■ **Written task**: Quote every line of the listing below verbatim, leaving the pictures out.

________________________

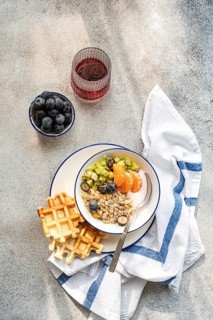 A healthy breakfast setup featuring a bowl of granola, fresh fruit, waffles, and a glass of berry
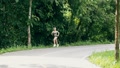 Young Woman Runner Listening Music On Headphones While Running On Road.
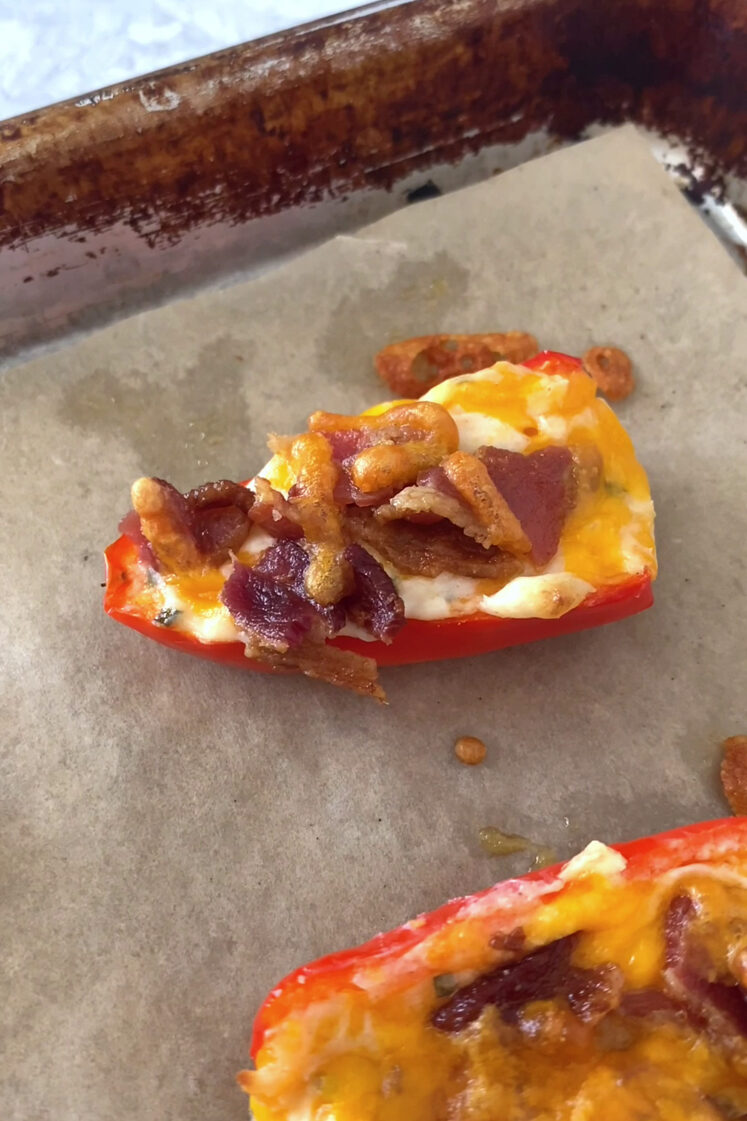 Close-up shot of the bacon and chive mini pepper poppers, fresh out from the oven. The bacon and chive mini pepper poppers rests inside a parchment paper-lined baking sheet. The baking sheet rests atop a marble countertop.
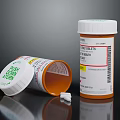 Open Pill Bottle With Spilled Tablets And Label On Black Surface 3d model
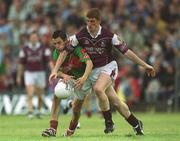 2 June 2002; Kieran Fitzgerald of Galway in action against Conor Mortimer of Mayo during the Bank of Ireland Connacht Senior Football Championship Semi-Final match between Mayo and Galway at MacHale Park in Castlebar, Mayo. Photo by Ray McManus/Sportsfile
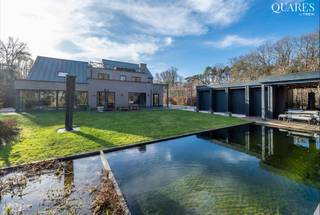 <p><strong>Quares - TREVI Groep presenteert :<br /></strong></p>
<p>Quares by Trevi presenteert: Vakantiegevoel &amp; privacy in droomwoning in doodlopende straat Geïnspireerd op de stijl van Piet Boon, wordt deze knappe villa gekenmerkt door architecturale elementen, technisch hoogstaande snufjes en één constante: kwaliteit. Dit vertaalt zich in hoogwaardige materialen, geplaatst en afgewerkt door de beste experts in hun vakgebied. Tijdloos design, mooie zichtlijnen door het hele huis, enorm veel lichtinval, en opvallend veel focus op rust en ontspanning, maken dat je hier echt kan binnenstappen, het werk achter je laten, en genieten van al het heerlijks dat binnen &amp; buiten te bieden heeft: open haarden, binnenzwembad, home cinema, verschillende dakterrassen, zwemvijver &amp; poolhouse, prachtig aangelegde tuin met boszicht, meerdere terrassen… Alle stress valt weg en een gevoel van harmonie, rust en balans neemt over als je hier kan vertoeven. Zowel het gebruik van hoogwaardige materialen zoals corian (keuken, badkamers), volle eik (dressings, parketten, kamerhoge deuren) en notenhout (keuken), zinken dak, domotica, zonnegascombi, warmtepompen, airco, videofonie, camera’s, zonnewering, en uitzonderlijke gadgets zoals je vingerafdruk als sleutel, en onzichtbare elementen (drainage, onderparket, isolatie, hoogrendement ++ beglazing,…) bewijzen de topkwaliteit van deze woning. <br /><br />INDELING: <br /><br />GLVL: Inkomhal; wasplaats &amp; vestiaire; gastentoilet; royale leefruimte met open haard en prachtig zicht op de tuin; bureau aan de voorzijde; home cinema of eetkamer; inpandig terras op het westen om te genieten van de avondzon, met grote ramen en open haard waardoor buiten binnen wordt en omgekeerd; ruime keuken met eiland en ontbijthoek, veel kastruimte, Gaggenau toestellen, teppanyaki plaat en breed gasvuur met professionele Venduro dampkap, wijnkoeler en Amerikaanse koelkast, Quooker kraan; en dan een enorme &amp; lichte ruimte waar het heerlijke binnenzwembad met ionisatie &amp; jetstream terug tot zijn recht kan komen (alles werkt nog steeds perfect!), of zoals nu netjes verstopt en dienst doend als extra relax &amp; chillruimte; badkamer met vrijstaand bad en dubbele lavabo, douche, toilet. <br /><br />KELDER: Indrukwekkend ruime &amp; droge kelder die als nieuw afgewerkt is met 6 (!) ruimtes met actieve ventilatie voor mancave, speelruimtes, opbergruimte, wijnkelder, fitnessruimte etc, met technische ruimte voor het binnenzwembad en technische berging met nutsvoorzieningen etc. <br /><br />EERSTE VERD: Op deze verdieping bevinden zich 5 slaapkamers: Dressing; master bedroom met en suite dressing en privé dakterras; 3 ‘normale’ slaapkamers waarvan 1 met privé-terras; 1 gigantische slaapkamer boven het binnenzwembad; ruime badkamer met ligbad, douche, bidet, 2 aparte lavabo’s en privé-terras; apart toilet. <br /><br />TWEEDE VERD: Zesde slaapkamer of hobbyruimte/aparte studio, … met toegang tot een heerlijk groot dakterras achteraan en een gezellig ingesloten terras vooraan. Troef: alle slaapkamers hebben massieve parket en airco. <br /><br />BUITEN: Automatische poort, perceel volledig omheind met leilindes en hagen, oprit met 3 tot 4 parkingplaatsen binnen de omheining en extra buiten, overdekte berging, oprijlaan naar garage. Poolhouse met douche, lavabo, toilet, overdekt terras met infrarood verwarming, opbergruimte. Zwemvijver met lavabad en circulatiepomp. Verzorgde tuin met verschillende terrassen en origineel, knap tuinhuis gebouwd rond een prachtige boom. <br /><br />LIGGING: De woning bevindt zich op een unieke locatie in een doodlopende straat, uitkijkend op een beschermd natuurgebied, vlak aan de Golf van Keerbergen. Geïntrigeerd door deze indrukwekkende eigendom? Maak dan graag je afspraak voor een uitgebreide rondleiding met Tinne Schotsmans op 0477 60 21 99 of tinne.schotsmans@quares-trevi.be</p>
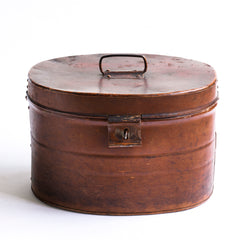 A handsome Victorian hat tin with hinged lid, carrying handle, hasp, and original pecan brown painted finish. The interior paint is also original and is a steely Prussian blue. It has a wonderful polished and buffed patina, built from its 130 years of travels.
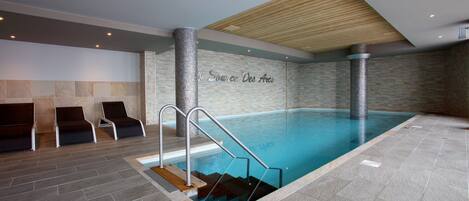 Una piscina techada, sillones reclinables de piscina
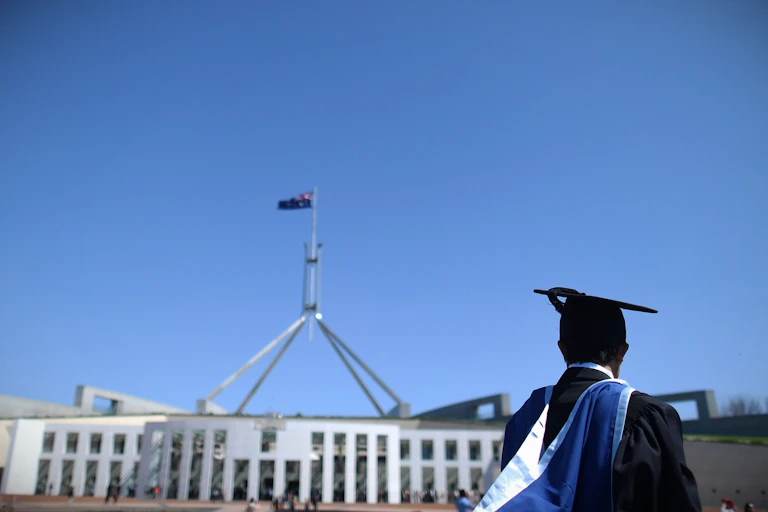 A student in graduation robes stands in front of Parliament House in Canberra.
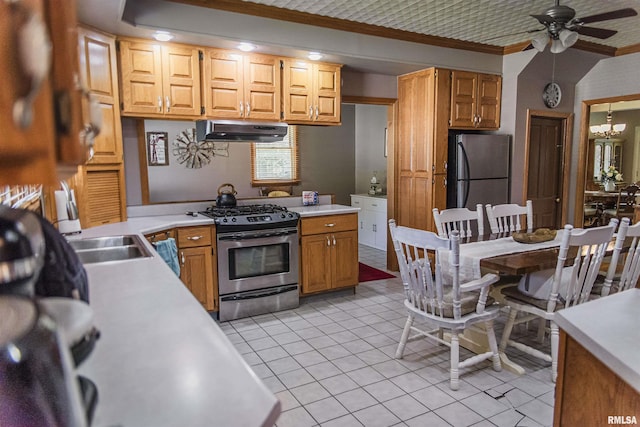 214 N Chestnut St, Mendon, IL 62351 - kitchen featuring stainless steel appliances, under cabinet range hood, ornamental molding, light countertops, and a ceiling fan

________________________

■ **Result**:
 A healthy breakfast setup featuring a bowl of granola, fresh fruit, waffles, and a glass of berry
 Young Woman Runner Listening Music On Headphones While Running On Road.
 Close-up shot of the bacon and chive mini pepper poppers, fresh out from the oven. The bacon and chive mini pepper poppers rests inside a parchment paper-lined baking sheet. The baking sheet rests atop a marble countertop.
 Open Pill Bottle With Spilled Tablets And Label On Black Surface 3d model
 2 June 2002; Kieran Fitzgerald of Galway in action against Conor Mortimer of Mayo during the Bank of Ireland Connacht Senior Football Championship Semi-Final match between Mayo and Galway at MacHale Park in Castlebar, Mayo. Photo by Ray McManus/Sportsfile
 <p><strong>Quares - TREVI Groep presenteert :<br /></strong></p>
<p>Quares by Trevi presenteert: Vakantiegevoel &amp; privacy in droomwoning in doodlopende straat Geïnspireerd op de stijl van Piet Boon, wordt deze knappe villa gekenmerkt door architecturale elementen, technisch hoogstaande snufjes en één constante: kwaliteit. Dit vertaalt zich in hoogwaardige materialen, geplaatst en afgewerkt door de beste experts in hun vakgebied. Tijdloos design, mooie zichtlijnen door het hele huis, enorm veel lichtinval, en opvallend veel focus op rust en ontspanning, maken dat je hier echt kan binnenstappen, het werk achter je laten, en genieten van al het heerlijks dat binnen &amp; buiten te bieden heeft: open haarden, binnenzwembad, home cinema, verschillende dakterrassen, zwemvijver &amp; poolhouse, prachtig aangelegde tuin met boszicht, meerdere terrassen… Alle stress valt weg en een gevoel van harmonie, rust en balans neemt over als je hier kan vertoeven. Zowel het gebruik van hoogwaardige materialen zoals corian (keuken, badkamers), volle eik (dressings, parketten, kamerhoge deuren) en notenhout (keuken), zinken dak, domotica, zonnegascombi, warmtepompen, airco, videofonie, camera’s, zonnewering, en uitzonderlijke gadgets zoals je vingerafdruk als sleutel, en onzichtbare elementen (drainage, onderparket, isolatie, hoogrendement ++ beglazing,…) bewijzen de topkwaliteit van deze woning. <br /><br />INDELING: <br /><br />GLVL: Inkomhal; wasplaats &amp; vestiaire; gastentoilet; royale leefruimte met open haard en prachtig zicht op de tuin; bureau aan de voorzijde; home cinema of eetkamer; inpandig terras op het westen om te genieten van de avondzon, met grote ramen en open haard waardoor buiten binnen wordt en omgekeerd; ruime keuken met eiland en ontbijthoek, veel kastruimte, Gaggenau toestellen, teppanyaki plaat en breed gasvuur met professionele Venduro dampkap, wijnkoeler en Amerikaanse koelkast, Quooker kraan; en dan een enorme &amp; lichte ruimte waar het heerlijke binnenzwembad met ionisatie &amp; jetstream terug tot zijn recht kan komen (alles werkt nog steeds perfect!), of zoals nu netjes verstopt en dienst doend als extra relax &amp; chillruimte; badkamer met vrijstaand bad en dubbele lavabo, douche, toilet. <br /><br />KELDER: Indrukwekkend ruime &amp; droge kelder die als nieuw afgewerkt is met 6 (!) ruimtes met actieve ventilatie voor mancave, speelruimtes, opbergruimte, wijnkelder, fitnessruimte etc, met technische ruimte voor het binnenzwembad en technische berging met nutsvoorzieningen etc. <br /><br />EERSTE VERD: Op deze verdieping bevinden zich 5 slaapkamers: Dressing; master bedroom met en suite dressing en privé dakterras; 3 ‘normale’ slaapkamers waarvan 1 met privé-terras; 1 gigantische slaapkamer boven het binnenzwembad; ruime badkamer met ligbad, douche, bidet, 2 aparte lavabo’s en privé-terras; apart toilet. <br /><br />TWEEDE VERD: Zesde slaapkamer of hobbyruimte/aparte studio, … met toegang tot een heerlijk groot dakterras achteraan en een gezellig ingesloten terras vooraan. Troef: alle slaapkamers hebben massieve parket en airco. <br /><br />BUITEN: Automatische poort, perceel volledig omheind met leilindes en hagen, oprit met 3 tot 4 parkingplaatsen binnen de omheining en extra buiten, overdekte berging, oprijlaan naar garage. Poolhouse met douche, lavabo, toilet, overdekt terras met infrarood verwarming, opbergruimte. Zwemvijver met lavabad en circulatiepomp. Verzorgde tuin met verschillende terrassen en origineel, knap tuinhuis gebouwd rond een prachtige boom. <br /><br />LIGGING: De woning bevindt zich op een unieke locatie in een doodlopende straat, uitkijkend op een beschermd natuurgebied, vlak aan de Golf van Keerbergen. Geïntrigeerd door deze indrukwekkende eigendom? Maak dan graag je afspraak voor een uitgebreide rondleiding met Tinne Schotsmans op 0477 60 21 99 of tinne.schotsmans@quares-trevi.be</p>
 A handsome Victorian hat tin with hinged lid, carrying handle, hasp, and original pecan brown painted finish. The interior paint is also original and is a steely Prussian blue. It has a wonderful polished and buffed patina, built from its 130 years of travels.
 Una piscina techada, sillones reclinables de piscina
 A student in graduation robes stands in front of Parliament House in Canberra.
 214 N Chestnut St, Mendon, IL 62351 - kitchen featuring stainless steel appliances, under cabinet range hood, ornamental molding, light countertops, and a ceiling fan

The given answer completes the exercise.